Document text -
Back to back 0.50% interest rate increases

Inflation (cost of living pressures) and rising interest rates continue to dominate headlines and cause continued share market volatility.
The Reserve Bank of Australia (RBA) had been among the more dovish developed market central banks until as recently as April. They are now taking decisive action to curb inflation and cash rate futures markets are pricing in an even more steeper hiking path than before. Markets are factoring in that the RBA will raise to 3% by year’s end (see chart below). That’s well ahead of a central bank’s cash rate forecasts and causing much concern.


How does higher interest rates affect the share market?
Quite simply higher interest rates lead to a higher cost of capital, i.e., borrowing costs, which ultimately translates into lower profit. Lower profit means valuations need to be re calibrated and that’s what’s driving volatility. The share market is trying to anticipate the pace of the increases and how high interest rates will ultimately go.

Given exercise 1 - State whether each of the following statements agrees with the commentary on interest rate increases, answering yes or no and quoting the deciding words of the commentary. (a) Until April, the RBA had been among the more hawkish developed market central banks. (b) Markets are factoring in that the RBA will raise to 3% by year's end. (c) Higher interest rates lead to a higher cost of capital, which ultimately translates into lower profit.
Given exercise 2 - Summarize the commentary on interest rate increases in two sentences.
Given exercise 3 - Retype everything in the commentary on interest rate increases from "Inflation (cost of" down to "causing much concern.".
The material that follows is separate from the commentary on interest rate increases above.

Supplied information -
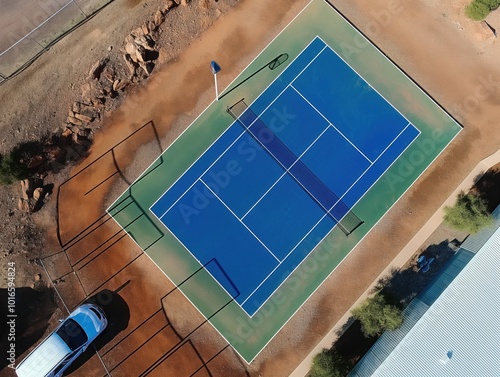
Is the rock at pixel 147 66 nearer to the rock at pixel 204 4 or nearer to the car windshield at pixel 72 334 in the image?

Expected output 1 -
(a) No: "The Reserve Bank of Australia (RBA) had been among the more dovish developed market central banks until as recently as April."
(b) Yes: "Markets are factoring in that the RBA will raise to 3% by year’s end"
(c) Yes: "higher interest rates lead to a higher cost of capital, i.e., borrowing costs, which ultimately translates into lower profit."

Expected output 2 - Inflation and rising interest rates continue to cause share market volatility, and the RBA, among the more dovish developed market central banks until April, is now taking decisive action to curb inflation, with markets factoring in a rise to 3% by year’s end. Higher interest rates raise the cost of capital and lower profit, so valuations must be recalibrated while the share market tries to anticipate the pace of the increases and how high rates will ultimately go.

Expected output 3 -
Inflation (cost of living pressures) and rising interest rates continue to dominate headlines and cause continued share market volatility.
The Reserve Bank of Australia (RBA) had been among the more dovish developed market central banks until as recently as April. They are now taking decisive action to curb inflation and cash rate futures markets are pricing in an even more steeper hiking path than before. Markets are factoring in that the RBA will raise to 3% by year’s end (see chart below). That’s well ahead of a central bank’s cash rate forecasts and causing much concern.